**** Information ****
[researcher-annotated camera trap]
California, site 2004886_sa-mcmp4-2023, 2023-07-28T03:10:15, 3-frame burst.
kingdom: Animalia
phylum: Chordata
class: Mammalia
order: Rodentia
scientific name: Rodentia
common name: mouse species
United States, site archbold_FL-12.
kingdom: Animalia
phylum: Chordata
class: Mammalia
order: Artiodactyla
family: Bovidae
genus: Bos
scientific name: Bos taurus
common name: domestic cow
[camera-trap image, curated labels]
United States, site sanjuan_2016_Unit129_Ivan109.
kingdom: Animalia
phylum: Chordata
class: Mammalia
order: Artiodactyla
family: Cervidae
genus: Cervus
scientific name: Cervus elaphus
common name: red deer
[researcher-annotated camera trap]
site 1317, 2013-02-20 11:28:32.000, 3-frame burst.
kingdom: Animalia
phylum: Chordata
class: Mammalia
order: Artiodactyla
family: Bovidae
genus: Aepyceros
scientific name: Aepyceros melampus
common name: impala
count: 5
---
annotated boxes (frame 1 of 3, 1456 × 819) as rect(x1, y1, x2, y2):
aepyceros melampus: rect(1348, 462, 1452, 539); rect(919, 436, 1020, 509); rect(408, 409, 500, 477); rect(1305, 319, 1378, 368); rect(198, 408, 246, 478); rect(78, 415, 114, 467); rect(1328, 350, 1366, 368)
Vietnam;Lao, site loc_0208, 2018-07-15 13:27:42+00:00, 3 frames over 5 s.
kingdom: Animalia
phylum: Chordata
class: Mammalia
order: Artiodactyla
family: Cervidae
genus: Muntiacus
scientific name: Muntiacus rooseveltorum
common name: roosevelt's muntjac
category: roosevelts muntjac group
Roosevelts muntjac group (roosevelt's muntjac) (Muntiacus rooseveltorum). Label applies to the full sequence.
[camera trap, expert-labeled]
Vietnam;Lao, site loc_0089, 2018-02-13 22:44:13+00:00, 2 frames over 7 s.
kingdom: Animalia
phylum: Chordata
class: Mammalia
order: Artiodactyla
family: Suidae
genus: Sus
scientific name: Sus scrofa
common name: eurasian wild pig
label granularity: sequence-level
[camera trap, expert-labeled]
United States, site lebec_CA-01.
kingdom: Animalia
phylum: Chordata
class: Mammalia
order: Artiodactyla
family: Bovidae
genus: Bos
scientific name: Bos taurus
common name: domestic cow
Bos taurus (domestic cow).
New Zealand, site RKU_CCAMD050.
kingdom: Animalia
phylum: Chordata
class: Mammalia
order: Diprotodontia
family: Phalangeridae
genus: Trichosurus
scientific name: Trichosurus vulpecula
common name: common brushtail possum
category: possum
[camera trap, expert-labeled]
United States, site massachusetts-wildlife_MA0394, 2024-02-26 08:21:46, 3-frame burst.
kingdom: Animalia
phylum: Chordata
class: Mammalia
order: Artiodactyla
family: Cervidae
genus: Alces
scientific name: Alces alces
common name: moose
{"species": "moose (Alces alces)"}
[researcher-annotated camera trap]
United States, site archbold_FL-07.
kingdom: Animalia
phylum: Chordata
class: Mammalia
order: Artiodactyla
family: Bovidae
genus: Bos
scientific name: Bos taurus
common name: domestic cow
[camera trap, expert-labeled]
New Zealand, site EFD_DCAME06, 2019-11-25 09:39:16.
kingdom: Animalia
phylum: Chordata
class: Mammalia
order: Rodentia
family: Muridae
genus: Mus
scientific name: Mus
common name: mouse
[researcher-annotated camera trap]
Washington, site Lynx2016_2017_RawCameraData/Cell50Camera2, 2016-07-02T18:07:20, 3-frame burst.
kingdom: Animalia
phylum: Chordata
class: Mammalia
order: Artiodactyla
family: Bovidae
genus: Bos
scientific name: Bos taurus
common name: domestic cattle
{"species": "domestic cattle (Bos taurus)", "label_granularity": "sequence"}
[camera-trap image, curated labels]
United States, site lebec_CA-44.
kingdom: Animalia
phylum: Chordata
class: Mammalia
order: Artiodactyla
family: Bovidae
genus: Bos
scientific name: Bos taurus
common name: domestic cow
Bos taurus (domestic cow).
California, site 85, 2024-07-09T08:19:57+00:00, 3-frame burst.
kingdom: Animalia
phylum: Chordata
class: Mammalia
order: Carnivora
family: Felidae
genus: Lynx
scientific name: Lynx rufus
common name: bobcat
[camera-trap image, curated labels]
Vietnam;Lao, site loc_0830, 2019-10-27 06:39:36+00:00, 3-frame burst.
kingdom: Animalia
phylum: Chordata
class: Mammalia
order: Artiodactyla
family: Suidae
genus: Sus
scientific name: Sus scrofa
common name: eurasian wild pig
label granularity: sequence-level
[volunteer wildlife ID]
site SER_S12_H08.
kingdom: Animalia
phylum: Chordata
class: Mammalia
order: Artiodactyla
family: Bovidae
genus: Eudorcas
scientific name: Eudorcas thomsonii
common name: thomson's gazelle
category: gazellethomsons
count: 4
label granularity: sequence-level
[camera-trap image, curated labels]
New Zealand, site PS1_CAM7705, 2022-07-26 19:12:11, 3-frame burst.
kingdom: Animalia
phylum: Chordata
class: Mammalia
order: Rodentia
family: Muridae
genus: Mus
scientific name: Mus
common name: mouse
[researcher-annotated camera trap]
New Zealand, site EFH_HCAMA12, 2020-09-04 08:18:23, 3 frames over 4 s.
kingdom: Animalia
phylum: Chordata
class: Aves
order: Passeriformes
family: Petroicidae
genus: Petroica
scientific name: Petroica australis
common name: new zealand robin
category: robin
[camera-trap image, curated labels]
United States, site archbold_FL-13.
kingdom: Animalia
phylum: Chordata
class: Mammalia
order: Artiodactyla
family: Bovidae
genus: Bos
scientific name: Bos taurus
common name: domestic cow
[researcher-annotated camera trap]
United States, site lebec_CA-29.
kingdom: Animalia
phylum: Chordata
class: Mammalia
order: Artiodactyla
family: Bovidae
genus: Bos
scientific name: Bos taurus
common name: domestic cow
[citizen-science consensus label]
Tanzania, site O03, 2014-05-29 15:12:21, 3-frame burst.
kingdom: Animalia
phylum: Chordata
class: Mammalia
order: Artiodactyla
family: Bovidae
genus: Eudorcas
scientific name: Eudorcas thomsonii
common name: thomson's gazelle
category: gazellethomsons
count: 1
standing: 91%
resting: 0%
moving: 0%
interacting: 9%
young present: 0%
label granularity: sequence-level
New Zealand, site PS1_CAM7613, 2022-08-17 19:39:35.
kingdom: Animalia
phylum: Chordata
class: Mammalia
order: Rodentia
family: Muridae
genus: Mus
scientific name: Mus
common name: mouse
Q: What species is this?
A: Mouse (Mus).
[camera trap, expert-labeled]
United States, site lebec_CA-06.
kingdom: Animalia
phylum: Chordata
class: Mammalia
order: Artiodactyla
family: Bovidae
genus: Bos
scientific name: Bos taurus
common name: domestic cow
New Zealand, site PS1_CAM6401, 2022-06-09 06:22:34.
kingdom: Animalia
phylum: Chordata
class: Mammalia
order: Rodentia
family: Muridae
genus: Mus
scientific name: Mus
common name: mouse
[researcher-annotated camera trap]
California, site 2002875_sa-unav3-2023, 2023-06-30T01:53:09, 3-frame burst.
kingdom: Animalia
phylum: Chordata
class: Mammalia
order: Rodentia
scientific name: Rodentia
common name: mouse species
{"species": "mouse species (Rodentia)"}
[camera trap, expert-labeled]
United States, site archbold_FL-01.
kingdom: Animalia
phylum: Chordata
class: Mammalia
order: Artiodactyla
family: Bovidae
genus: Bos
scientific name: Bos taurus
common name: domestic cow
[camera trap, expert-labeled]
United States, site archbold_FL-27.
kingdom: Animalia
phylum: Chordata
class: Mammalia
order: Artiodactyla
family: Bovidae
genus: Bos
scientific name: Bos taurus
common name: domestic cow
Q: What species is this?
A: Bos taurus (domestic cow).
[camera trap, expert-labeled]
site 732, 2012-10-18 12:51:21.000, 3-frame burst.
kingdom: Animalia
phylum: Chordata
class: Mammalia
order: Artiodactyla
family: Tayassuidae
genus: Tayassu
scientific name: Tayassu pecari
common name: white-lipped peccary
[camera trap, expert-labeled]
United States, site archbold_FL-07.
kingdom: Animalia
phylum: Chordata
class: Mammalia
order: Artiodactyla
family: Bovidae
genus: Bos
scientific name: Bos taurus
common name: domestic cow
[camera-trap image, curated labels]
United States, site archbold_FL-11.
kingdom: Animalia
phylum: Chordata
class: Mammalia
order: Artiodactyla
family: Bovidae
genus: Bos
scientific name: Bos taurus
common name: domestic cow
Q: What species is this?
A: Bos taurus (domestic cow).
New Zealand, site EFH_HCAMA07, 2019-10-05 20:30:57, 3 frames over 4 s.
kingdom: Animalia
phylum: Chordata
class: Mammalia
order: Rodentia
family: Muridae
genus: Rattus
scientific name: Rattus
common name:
****
**Problem statement**
Wherever a line in the records contains the word "frames", copy that line.

**Finished task**
Vietnam;Lao, site loc_0208, 2018-07-15 13:27:42+00:00, 3 frames over 5 s.
Vietnam;Lao, site loc_0089, 2018-02-13 22:44:13+00:00, 2 frames over 7 s.
New Zealand, site EFH_HCAMA12, 2020-09-04 08:18:23, 3 frames over 4 s.
New Zealand, site EFH_HCAMA07, 2019-10-05 20:30:57, 3 frames over 4 s.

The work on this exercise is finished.